### EXTRAIT PROPOSÉ
....

ZK 2009 538 - Mainlevée définitive
APH 09 538
Jugement de la 2ème Chambre civile de la Cour d’appel du canton de Berne composée des Juges d’appel Rieder (Président a.h.), Wüthrich-Meyer et Bähler, ainsi que de M. Montavon (Greffier)
du 14 janvier 2010
statuant par voie de circulation en la procédure civile liée entre :
Commune de A., agissant par son Autorité tutélaire
requérante/appelante
et
B.
requis/intimé Chapeau
Aux termes de l’article 289 alinéa 2 CC, une collectivité publique ne devient effectivement titulaire de la créance appartenant aux enfants que lorsqu’elle assume elle-même leur entretien. Il lui incombe en conséquence, lorsqu’elle entend recouvrer auprès de l’époux débiteur les contributions d’entretien qu’elle a avancées en faveur des enfants, de prouver les faits selon lesquels elle est devenue cessionnaire de la créance, à quel montant celle-ci s’élève, et la réalité des avances qu’elle allègue avoir effectuées.
Remarques rédactionnelles
L’Autorité tutélaire a requis la mainlevée définitive de l’opposition formée par B. pour un montant de CHF 34'040.00, plus intérêts. Le premier juge n’a admis la requête qu’à hauteur de CHF 32'680.00 (intérêts en sus), au motif que le versement effectif de certains montants n’avait pas été rendu vraisemblable. L’Autorité tutélaire a interjeté appel et réitéré ses conclusions initiales.
La Cour a jugé qu’au vu des pièces présentées, la requête de mainlevée aurait dû être rejetée pour le tout. Toutefois, liée par l’interdiction de la reformatio in pejus, elle a été contrainte de confirmer le premier jugement.
2. ( )
3. ( )
4.

....

### DONNÉES BRUTES
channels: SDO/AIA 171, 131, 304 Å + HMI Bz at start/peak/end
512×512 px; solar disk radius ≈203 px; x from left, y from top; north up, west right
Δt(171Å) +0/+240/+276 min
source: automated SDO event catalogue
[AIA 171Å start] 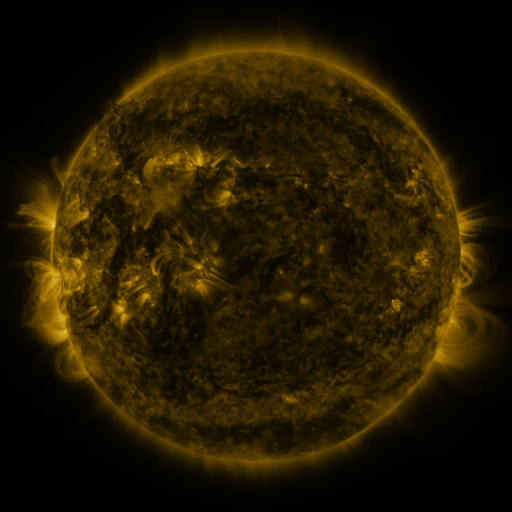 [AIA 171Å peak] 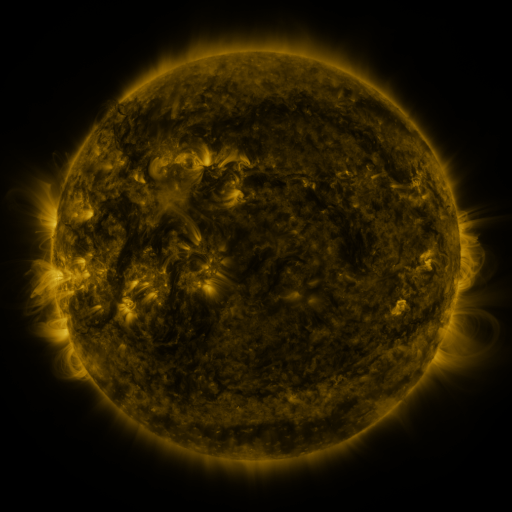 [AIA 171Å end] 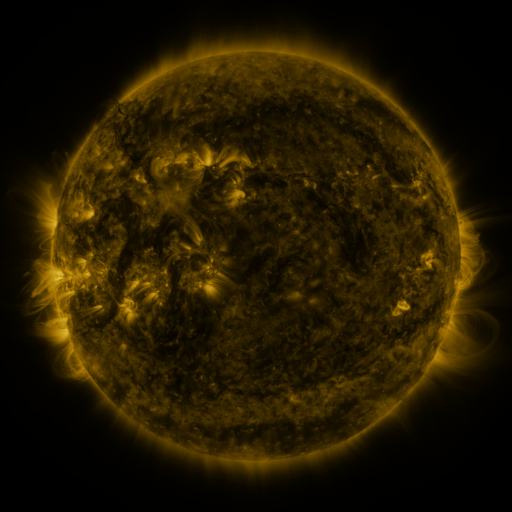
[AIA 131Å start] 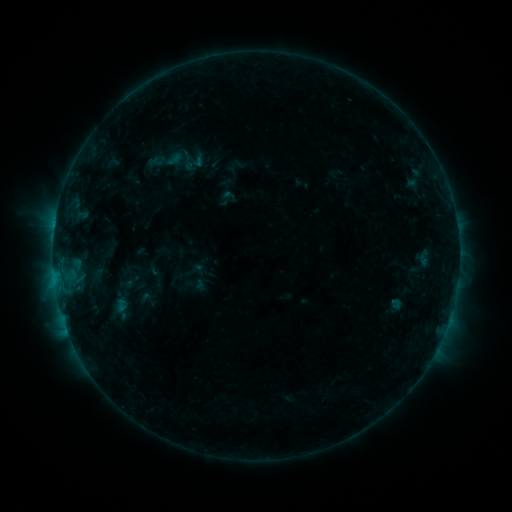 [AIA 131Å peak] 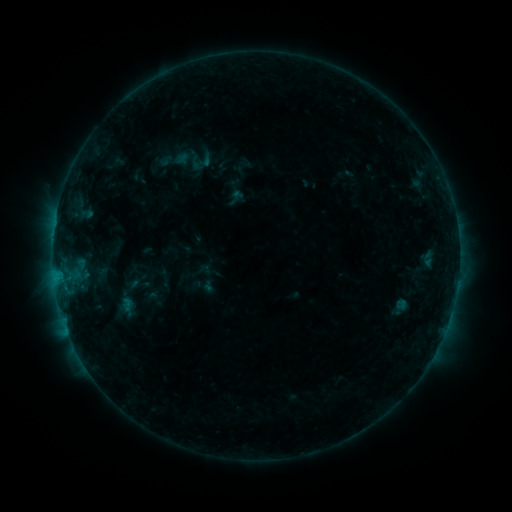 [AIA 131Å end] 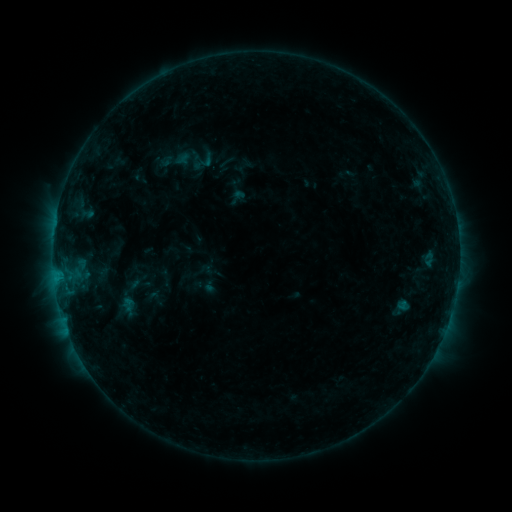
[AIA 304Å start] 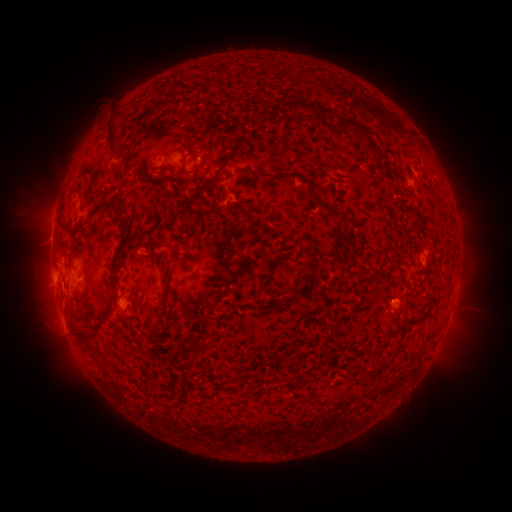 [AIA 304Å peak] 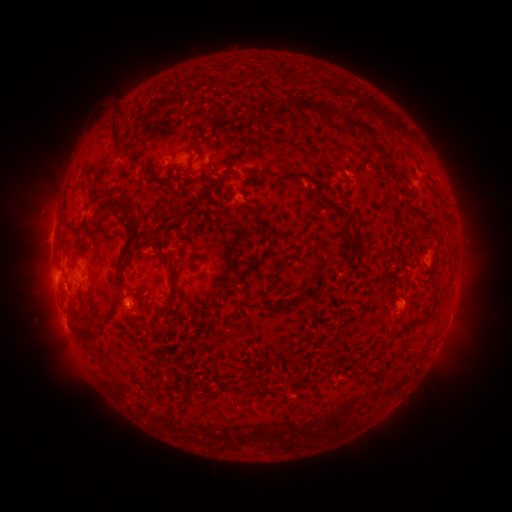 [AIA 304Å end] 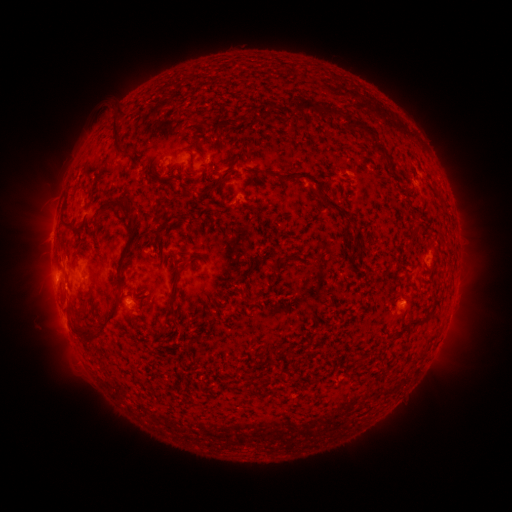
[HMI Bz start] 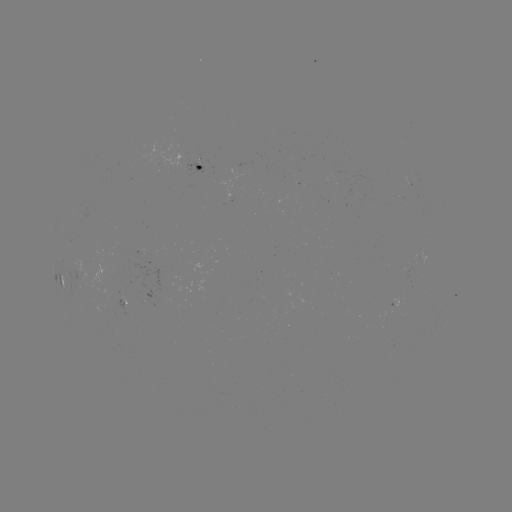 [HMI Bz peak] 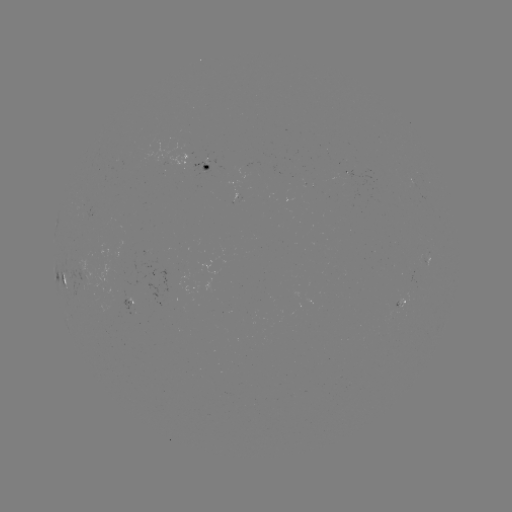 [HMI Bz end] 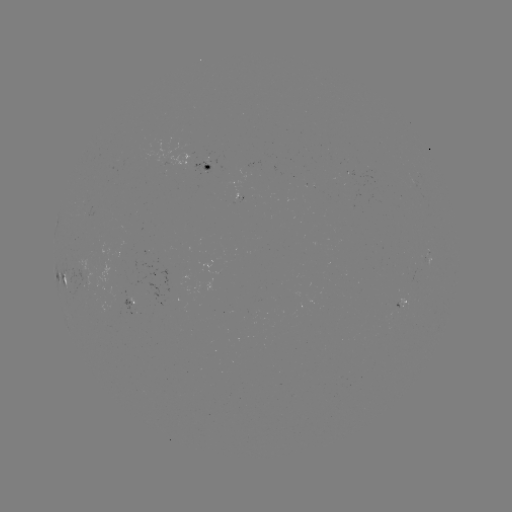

....

### LISTE DES TÂCHES
1 > D'après le jugement sur la mainlevée définitive, pourquoi la Cour a-t-elle confirmé le premier jugement alors qu'elle estimait que la requête aurait dû être rejetée pour le tout ? Répondez en une à trois phrases.
2 > Poursuivez le jugement sur la mainlevée définitive à partir de l'endroit où il s'arrête.

### LES RÉPONSES
1 > La Cour était liée par l'interdiction de la reformatio in pejus. Cette interdiction l'a contrainte à confirmer le premier jugement, même si, au vu des pièces présentées, la requête de mainlevée aurait dû être rejetée pour le tout.

2 >
3.1 L’article 289 alinéa 2 CC prévoit ( ) que la prétention à la contribution d’entretien passe avec tous les droits qui lui sont rattachés à la collectivité publique lorsque celle-ci assume l’entretien de l’enfant. Cette disposition crée un cas de subrogation légale au sens de l’article 166 CO (voir ATF 126 III 161 consid. 4b, qui cite notamment STETTLER, in Traité de droit privé suisse, t. III/II/1, 1987, p. 330 et 360, ainsi que HEGNAUER, Berner Kommentar, Band II/2/2/1, 1997, n. 77 ad art. 289 CC). L'article 289 alinéa 2 CC vise en particulier les prestations de l'assistance publique ou de l'aide sociale, y compris les avances. Lorsque la collectivité publique fournit une aide qui se situe en deçà de la prétention à l'entretien de l'enfant, elle n'est subrogée dans les droits de celui-ci que jusqu'à concurrence des prestations versées ; pour le surplus, l'enfant conserve la qualité de créancier des contributions d'entretien dues par les père et mère (MEIER/STETTLER, Droit de la filiation, 4ème édition, Genève-Zurich-Bâle 2009, n. 963 p. 555 s. ; STETTLER, op. cit., p. 330 ; HEGNAUER, op. cit., n. 83 ad art. 289 CC). Lorsque la contribution d'entretien a d'ores et déjà été fixée par décision judiciaire (art. 279 CC) ou par convention (art. 287 CC), la créance en principe mensuelle (cf. art. 285 al. 3) passe à la collectivité publique sitôt qu'elle est exigible (HEGNAUER, op. cit., n. 7 et 85 ad art. 289 CC) ; si en revanche elle n'a pas été fixée, la collectivité publique doit exercer elle-même l'action en entretien (HEGNAUER, op. cit., n. 87 ad art. 289 CC). La cession légale de la créance d'entretien à la collectivité publique donne le droit à celle-ci de réclamer l'entretien en justice, de demander la modification de la contribution alimentaire, de faire aviser les tiers débiteurs et d'exiger des sûretés (ATF 133 III 507 ; ATF 106 III
18 consid. 2). Malgré la cession en faveur de la collectivité, la prétention à la contribution d'entretien de l'enfant est et demeure une prétention fondée sur un rapport de droit privé (ATF 106 II 287 consid. 2a ; arrêt non publié 5A.56/2007 du 6 juin 2007, consid. 1.2 in ATF 133 III 507 ; arrêt 5P.138/2006 du 1er mai 2006, consid. 1.2 ; arrêt 5P.193/2003 du 23 juillet 2003, consid. 1.1.2, in FamPra 2003 p. 971 ; arrêt 5C.193/1998 du 5 juillet 1999, consid. 3a). Dès que la collectivité publique cesse de verser des prestations, l’enfant redevient de par la loi titulaire de la créance d’entretien (HEGNAUER, op. cit., n. 85 et 87 ad art. 289 CC).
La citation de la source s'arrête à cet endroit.